» Records for this task:
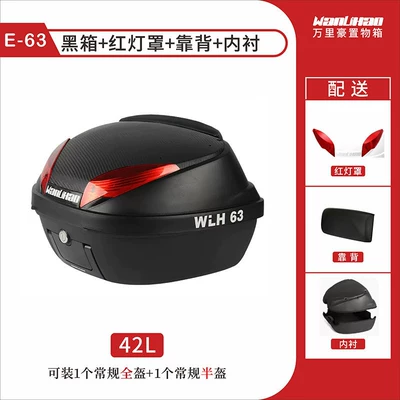 storage box, Motorcycle trunk - e63-black-box-red-light-cover-backrest-lining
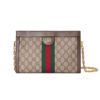 Replica Gucci Ophidia GG Small Shoulder Bag 503877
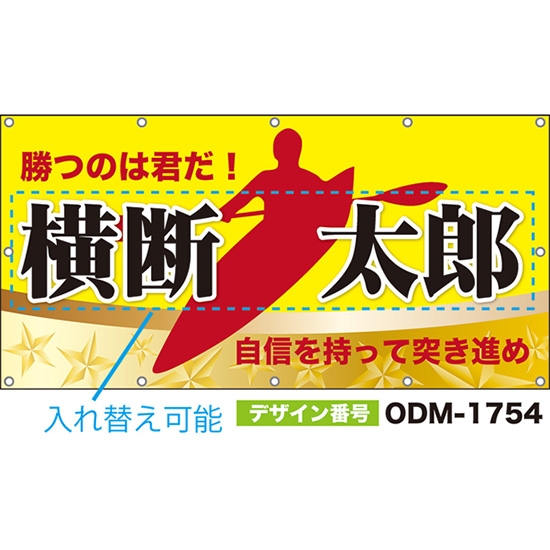 【別注】名入れ応援幕(四角型) 勝つのは君だ!自信を持って突き進め (黄) ODM-1754【受注生産】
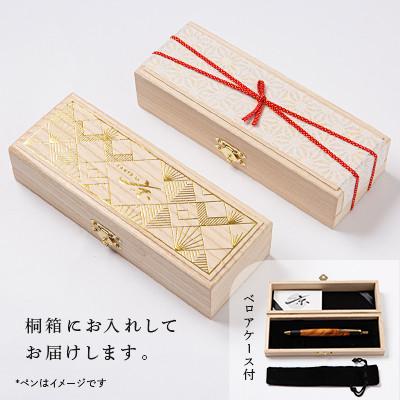 ふるさと納税 宇治田原町 屋久島産【天然ヒノキ】ボールペン(0.7mm)1本 |  | 03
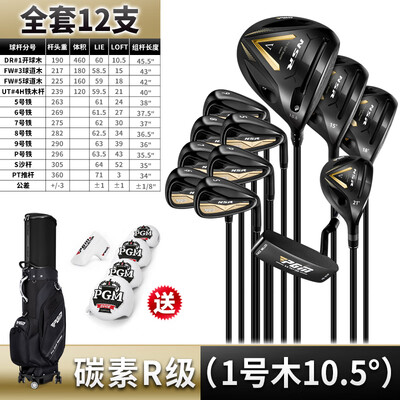 高尔夫球铁杆和碳素杆（PGM 碳素职业高尔夫套装高尔夫球杆质量如何）-图片2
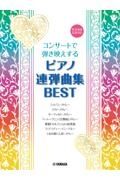 コンサートで弾き映えする　ピアノ連弾曲集ＢＥＳＴ　参考演奏音源対応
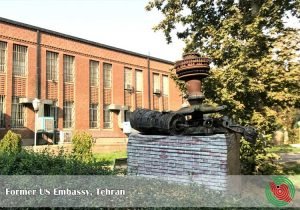 Former US Embassy, Tehran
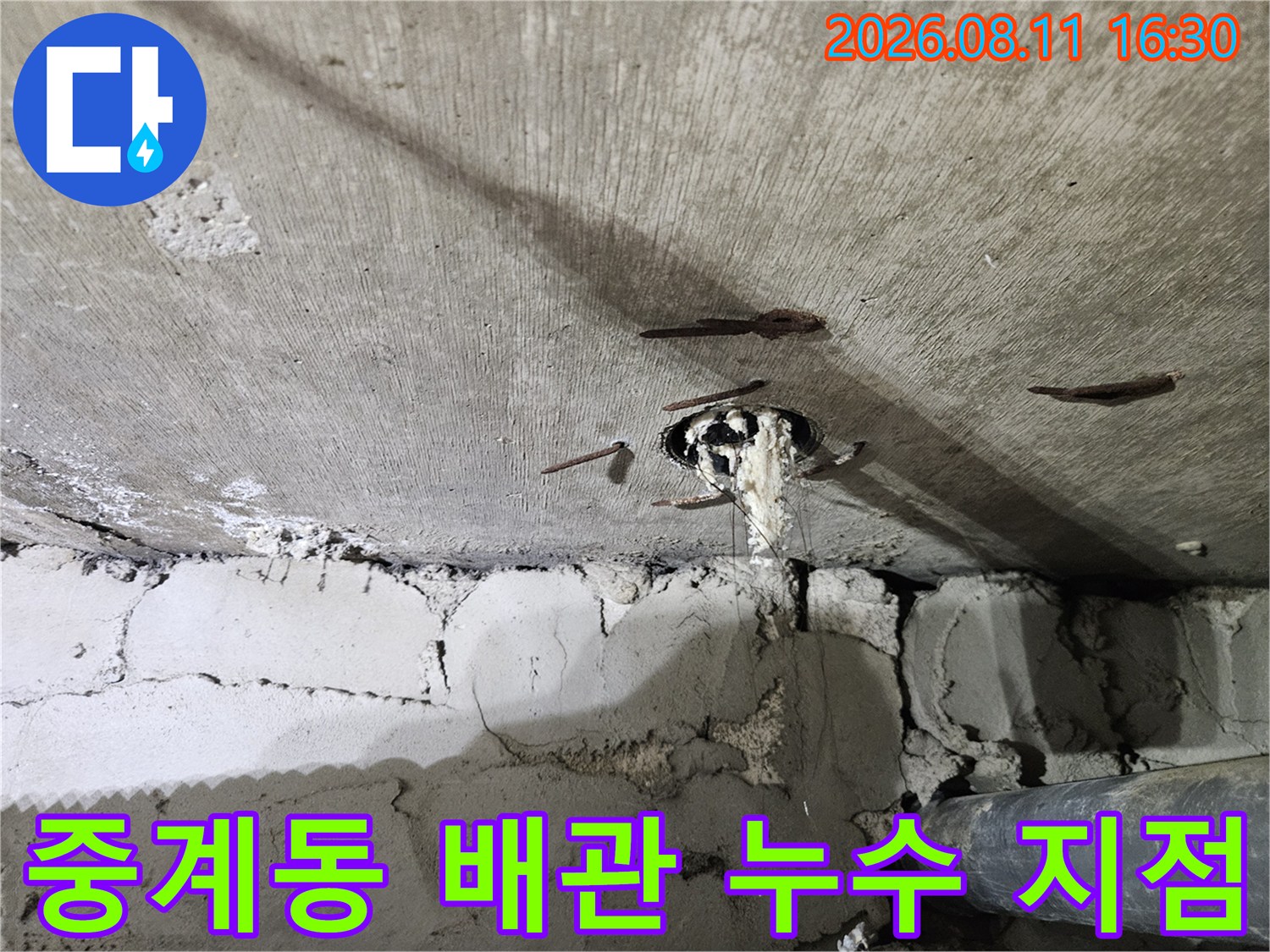 화장실 천장 내부의 파손된 배관 연결 부위와 누수 현상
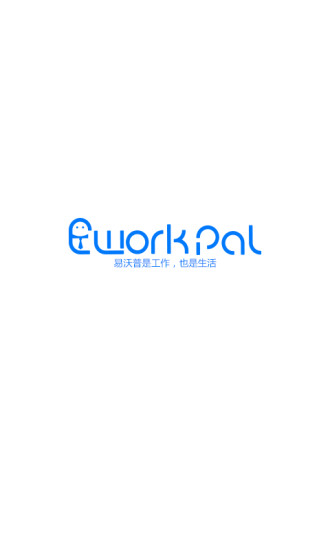 Eworkpal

» What the task asks: Go to the line that contains "コンサートで弾き映えする　ピアノ連弾曲集ＢＥＳＴ　参考演奏音源対応" and copy exactly from there through the last line of the records above, both included. Omit pictures.

» Answer section:
 コンサートで弾き映えする　ピアノ連弾曲集ＢＥＳＴ　参考演奏音源対応
 Former US Embassy, Tehran
 화장실 천장 내부의 파손된 배관 연결 부위와 누수 현상
 Eworkpal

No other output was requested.